Implications for Public Health
The success of MU Health Care’s rapid adjustment and response to the COVID-19 pandemic lies in its dedicated workforce, strong collaborative learning network, expertise in rural health, and robust telehealth infrastructure. One comment made by leadership on the COVID-19 response team was the unwavering willingness of nurses and other health care workers to go where they were needed. This especially epitomized the dedication and professionalism of nurses and health care professionals. Innumerable stories in the media abound of nurses filling in gaps created by new policies, such as restriction on visitors to hospitalized patients and being that hospitalized patient’s touchstone. As the COVID-19 first wave passes, the health care workforce, including nurses, can continue using telehealth successfully, and its use has been extended to departments and specialties that had never implemented telehealth before the pandemic. One of our gynecologic oncologists began using telemedicine after COVID-19 policies were enacted. He remarked that he plans on continuing telemedicine encounters for enhanced patient-centered care and that telemedicine provided more comprehensive family engagement. All family members participated in a telemedicine visit, asked questions, heard his responses, and understood the treatment plan and prognosis.
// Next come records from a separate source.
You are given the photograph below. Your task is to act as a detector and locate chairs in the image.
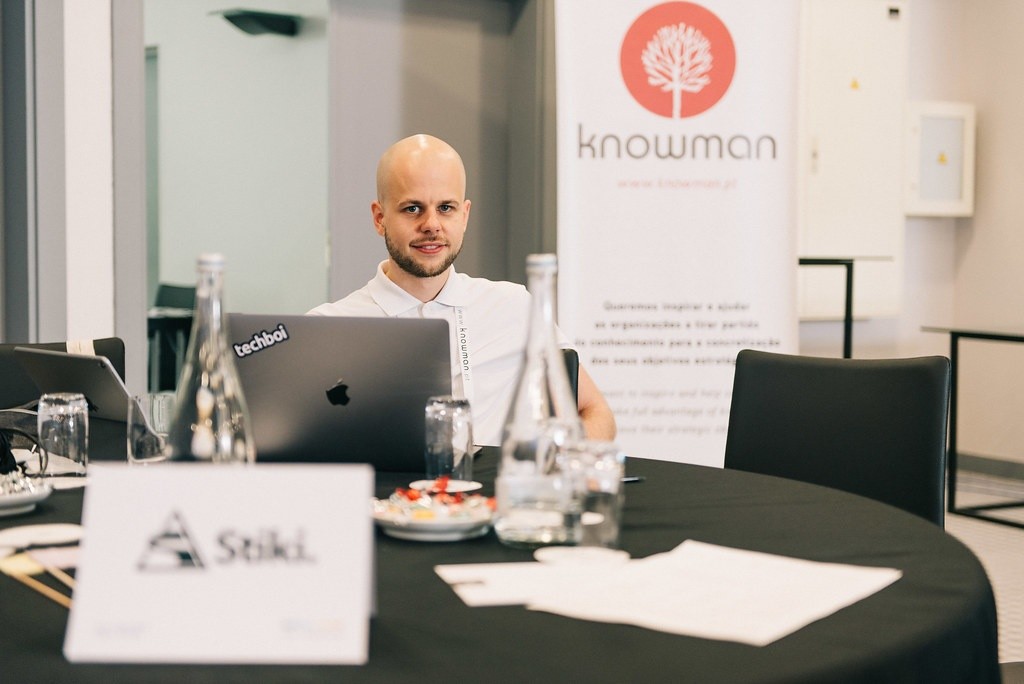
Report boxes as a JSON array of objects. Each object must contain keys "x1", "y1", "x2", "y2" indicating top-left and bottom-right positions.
[{"x1": 723, "y1": 347, "x2": 951, "y2": 531}]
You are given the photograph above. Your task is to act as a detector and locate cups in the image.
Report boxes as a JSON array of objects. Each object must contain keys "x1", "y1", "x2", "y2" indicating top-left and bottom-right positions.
[
  {"x1": 561, "y1": 438, "x2": 625, "y2": 547},
  {"x1": 424, "y1": 396, "x2": 475, "y2": 483},
  {"x1": 39, "y1": 392, "x2": 90, "y2": 476},
  {"x1": 126, "y1": 393, "x2": 177, "y2": 464}
]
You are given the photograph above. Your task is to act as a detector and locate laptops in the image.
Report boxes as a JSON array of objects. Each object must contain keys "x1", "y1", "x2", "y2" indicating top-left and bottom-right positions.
[
  {"x1": 223, "y1": 312, "x2": 482, "y2": 473},
  {"x1": 13, "y1": 346, "x2": 148, "y2": 426}
]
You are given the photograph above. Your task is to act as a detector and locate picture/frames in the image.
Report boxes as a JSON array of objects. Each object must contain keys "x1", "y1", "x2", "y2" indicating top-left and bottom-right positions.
[{"x1": 903, "y1": 100, "x2": 976, "y2": 217}]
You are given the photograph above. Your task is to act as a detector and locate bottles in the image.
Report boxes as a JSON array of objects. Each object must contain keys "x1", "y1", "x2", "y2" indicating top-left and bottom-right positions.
[
  {"x1": 167, "y1": 254, "x2": 256, "y2": 463},
  {"x1": 493, "y1": 252, "x2": 586, "y2": 545}
]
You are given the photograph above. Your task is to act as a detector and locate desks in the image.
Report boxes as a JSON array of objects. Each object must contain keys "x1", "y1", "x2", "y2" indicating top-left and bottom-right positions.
[{"x1": 0, "y1": 444, "x2": 1002, "y2": 684}]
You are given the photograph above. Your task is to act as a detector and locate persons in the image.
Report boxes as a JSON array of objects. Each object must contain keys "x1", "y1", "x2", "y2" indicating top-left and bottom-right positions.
[{"x1": 303, "y1": 135, "x2": 617, "y2": 452}]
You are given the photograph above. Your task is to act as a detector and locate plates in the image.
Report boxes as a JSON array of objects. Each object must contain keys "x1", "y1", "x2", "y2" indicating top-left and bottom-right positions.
[
  {"x1": 0, "y1": 487, "x2": 52, "y2": 516},
  {"x1": 533, "y1": 546, "x2": 630, "y2": 564},
  {"x1": 409, "y1": 479, "x2": 482, "y2": 492},
  {"x1": 374, "y1": 508, "x2": 493, "y2": 540}
]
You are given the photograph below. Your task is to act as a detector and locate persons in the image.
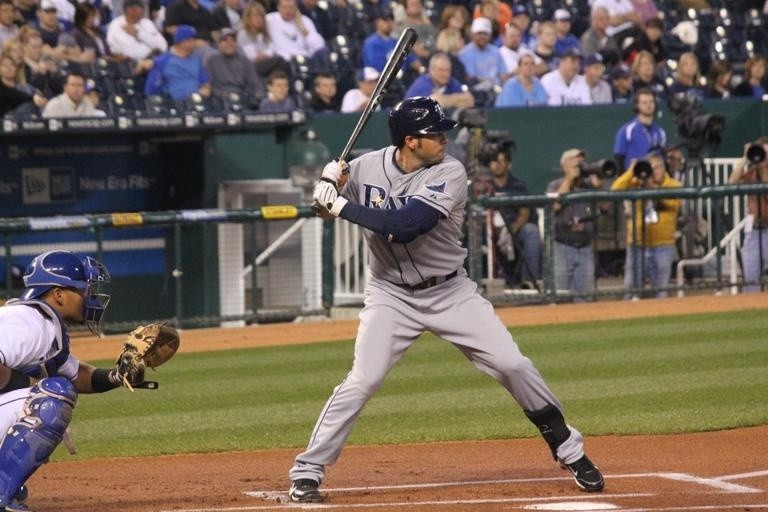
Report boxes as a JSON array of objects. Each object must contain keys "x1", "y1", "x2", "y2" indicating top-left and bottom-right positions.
[
  {"x1": 289, "y1": 95, "x2": 605, "y2": 503},
  {"x1": 0, "y1": 0, "x2": 767, "y2": 301},
  {"x1": 0, "y1": 248, "x2": 145, "y2": 511}
]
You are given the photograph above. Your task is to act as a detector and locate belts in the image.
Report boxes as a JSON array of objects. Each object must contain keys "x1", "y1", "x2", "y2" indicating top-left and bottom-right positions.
[{"x1": 395, "y1": 266, "x2": 458, "y2": 289}]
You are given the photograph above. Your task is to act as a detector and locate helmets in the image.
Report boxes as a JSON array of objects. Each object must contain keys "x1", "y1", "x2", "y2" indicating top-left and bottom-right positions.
[
  {"x1": 389, "y1": 95, "x2": 458, "y2": 144},
  {"x1": 22, "y1": 248, "x2": 112, "y2": 340}
]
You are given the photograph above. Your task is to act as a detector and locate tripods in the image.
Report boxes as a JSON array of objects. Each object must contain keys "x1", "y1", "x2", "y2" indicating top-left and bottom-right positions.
[{"x1": 663, "y1": 141, "x2": 745, "y2": 287}]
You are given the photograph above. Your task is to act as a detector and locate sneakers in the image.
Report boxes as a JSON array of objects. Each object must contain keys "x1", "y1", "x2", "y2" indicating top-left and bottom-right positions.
[
  {"x1": 289, "y1": 479, "x2": 325, "y2": 503},
  {"x1": 562, "y1": 455, "x2": 604, "y2": 493}
]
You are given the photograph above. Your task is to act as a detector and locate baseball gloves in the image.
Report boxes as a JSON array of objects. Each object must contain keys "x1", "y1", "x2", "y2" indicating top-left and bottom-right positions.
[{"x1": 115, "y1": 322, "x2": 179, "y2": 389}]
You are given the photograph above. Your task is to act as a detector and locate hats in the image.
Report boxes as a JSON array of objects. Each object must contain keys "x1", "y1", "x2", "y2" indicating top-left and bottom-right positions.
[{"x1": 39, "y1": 2, "x2": 629, "y2": 81}]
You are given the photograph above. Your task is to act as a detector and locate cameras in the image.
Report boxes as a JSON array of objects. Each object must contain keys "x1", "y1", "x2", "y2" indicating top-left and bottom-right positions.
[
  {"x1": 746, "y1": 143, "x2": 767, "y2": 164},
  {"x1": 576, "y1": 157, "x2": 619, "y2": 189},
  {"x1": 633, "y1": 161, "x2": 653, "y2": 180},
  {"x1": 461, "y1": 162, "x2": 544, "y2": 295}
]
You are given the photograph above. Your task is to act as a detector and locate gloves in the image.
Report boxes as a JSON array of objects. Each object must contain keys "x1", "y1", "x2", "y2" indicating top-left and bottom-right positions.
[
  {"x1": 322, "y1": 158, "x2": 352, "y2": 192},
  {"x1": 312, "y1": 180, "x2": 342, "y2": 210}
]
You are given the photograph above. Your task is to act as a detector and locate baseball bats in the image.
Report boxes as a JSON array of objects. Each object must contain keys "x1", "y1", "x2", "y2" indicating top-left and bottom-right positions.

Our oncologist felt the telemedicine encounter allowed the extended family to actively participate in the patient’s cancer journey. Without COVID-19’s disruption of the status quo of health care, it is unlikely that this example of re-envisioning the practice of health care would have occurred.
The pattern of delivering health care continues to adapt to medical, economic, and cultural changes. Before the middle of the twentieth century, few hospitals existed, and the health system enterprise, including health insurance, was nonexistent. Doctors traveled to their sick patients’ homes, provided limited treatment options, and were paid a modest out-of-pocket fee. Pivotal advances in scientific medical knowledge dramatically changed the landscape of medicine. The evolution from health care providers as generalists who provided all care for their patients to health care providers who refer their patients to specialists is complicated, but most consider that the tipping point in this change began in the post-World War II era. Currently, approximately 30% of younger patients (≤64 y) are referred to specialty care, and among older patients (≥65 y), referral to specialists average 2 per person per year. In the initial response to the COVID-19 pandemic, limited referrals for specialty care as well as appointment cancellations by health care providers for established patients and patients opting to not seek routine care were the norm, leaving a group of patients temporarily adrift (Figure). Similarly, just as technology, such as the invention of the telephone and automobiles, shaped health care by reversing the traveler — the patient coming to see the physician rather than physician going to the patient — disruptive technology in the COVID-19 era with focused attention to addressing disparities faced by some can reshape health care, especially for rural patients and patients with multiple comorbidities.
The Institute for Healthcare Improvement’s new quadruple aim to optimize health system performance includes improving population health, lowering costs, and improving patient experience. The fourth aim is often cited as finding joy in work or elevating health equity. These aims may be achieved through a more robust inclusion of telehealth. However, a critical factor for success requires thoughtful supportive interventions to ameliorate reported disparities in telehealth adoption. In the COVID-19 era, informal conversations with health care providers about telemedicine, from primary care to oncology to endocrinology, suggest mixed reactions to virtual visits through telemedicine. Some providers have reverted back to the old ways whereas others have embraced this change.
Further exploration could identify factors, including barriers, associated with use of telehealth from both the health care provider’s and the patient’s perspective. As long as the CMS policy change for reimbursement remains, a telemedicine visit can be an option between patient and health care provider, and therefore by default create an environment of patient-centered care.
The pandemic crisis has tapped into America’s strengths — our ability to summon unity and collective confidence when facing a nationwide challenge. For telehealth, many of the restrictions have been lifted, namely HIPAA compliance, licensing restrictions, and reimbursement differences by type of visit, with the hope that these will be permanently lifted. Although telemedicine has been integrated into daily clinical practice in responding to the public health emergency, barriers to telemedicine and issues surrounding associated health disparities should not be neglected. Telehealth alone is not a panacea for better health care, and it behooves researchers, providers, and educators to explore creative solutions for optimal health care for all, particularly among vulnerable populations. Undoubtedly, a concerted effort by government agencies, organizations, and community volunteers will be needed to ensure effective access to improved health care, both for high-technology and low-technology solutions.